**Given records**
****************

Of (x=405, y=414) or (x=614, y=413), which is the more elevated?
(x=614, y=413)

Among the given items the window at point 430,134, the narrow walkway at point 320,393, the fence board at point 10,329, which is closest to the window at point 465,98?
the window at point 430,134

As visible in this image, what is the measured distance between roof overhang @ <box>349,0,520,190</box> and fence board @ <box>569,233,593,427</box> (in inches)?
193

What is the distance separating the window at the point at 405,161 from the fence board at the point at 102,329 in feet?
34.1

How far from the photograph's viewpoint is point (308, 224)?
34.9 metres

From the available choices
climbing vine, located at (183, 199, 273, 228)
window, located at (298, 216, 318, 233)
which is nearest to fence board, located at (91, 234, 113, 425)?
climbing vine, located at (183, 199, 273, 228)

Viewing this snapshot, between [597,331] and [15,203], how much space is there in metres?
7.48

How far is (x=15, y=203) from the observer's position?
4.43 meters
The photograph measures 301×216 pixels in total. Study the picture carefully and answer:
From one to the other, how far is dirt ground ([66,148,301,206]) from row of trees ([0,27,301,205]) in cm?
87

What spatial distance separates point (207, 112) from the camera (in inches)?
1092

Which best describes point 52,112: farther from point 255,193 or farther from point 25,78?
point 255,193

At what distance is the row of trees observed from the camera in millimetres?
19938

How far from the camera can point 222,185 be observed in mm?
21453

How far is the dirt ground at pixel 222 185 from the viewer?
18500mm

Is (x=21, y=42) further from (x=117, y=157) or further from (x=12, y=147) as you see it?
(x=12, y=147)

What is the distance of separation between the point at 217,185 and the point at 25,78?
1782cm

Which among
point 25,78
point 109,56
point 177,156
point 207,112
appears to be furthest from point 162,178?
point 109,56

****************

**Instruction**
Arrange every line of the data above as a numbered list, skipping the blank lines.

**Exercise result**
1. Of (x=405, y=414) or (x=614, y=413), which is the more elevated?
2. (x=614, y=413)
3. Among the given items the window at point 430,134, the narrow walkway at point 320,393, the fence board at point 10,329, which is closest to the window at point 465,98?
4. the window at point 430,134
5. As visible in this image, what is the measured distance between roof overhang @ <box>349,0,520,190</box> and fence board @ <box>569,233,593,427</box> (in inches)?
6. 193
7. What is the distance separating the window at the point at 405,161 from the fence board at the point at 102,329 in feet?
8. 34.1
9. How far from the photograph's viewpoint is point (308, 224)?
10. 34.9 metres
11. From the available choices
12. climbing vine, located at (183, 199, 273, 228)
13. window, located at (298, 216, 318, 233)
14. which is nearest to fence board, located at (91, 234, 113, 425)?
15. climbing vine, located at (183, 199, 273, 228)
16. Viewing this snapshot, between [597,331] and [15,203], how much space is there in metres?
17. 7.48
18. How far is (x=15, y=203) from the observer's position?
19. 4.43 meters
20. The photograph measures 301×216 pixels in total. Study the picture carefully and answer:
21. From one to the other, how far is dirt ground ([66,148,301,206]) from row of trees ([0,27,301,205]) in cm?
22. 87
23. What spatial distance separates point (207, 112) from the camera (in inches)?
24. 1092
25. Which best describes point 52,112: farther from point 255,193 or farther from point 25,78?
26. point 255,193
27. At what distance is the row of trees observed from the camera in millimetres?
28. 19938
29. How far from the camera can point 222,185 be observed in mm?
30. 21453
31. How far is the dirt ground at pixel 222 185 from the viewer?
32. 18500mm
33. Is (x=21, y=42) further from (x=117, y=157) or further from (x=12, y=147) as you see it?
34. (x=12, y=147)
35. What is the distance of separation between the point at 217,185 and the point at 25,78?
36. 1782cm
37. Which among
38. point 25,78
39. point 109,56
40. point 177,156
41. point 207,112
42. appears to be furthest from point 162,178?
43. point 109,56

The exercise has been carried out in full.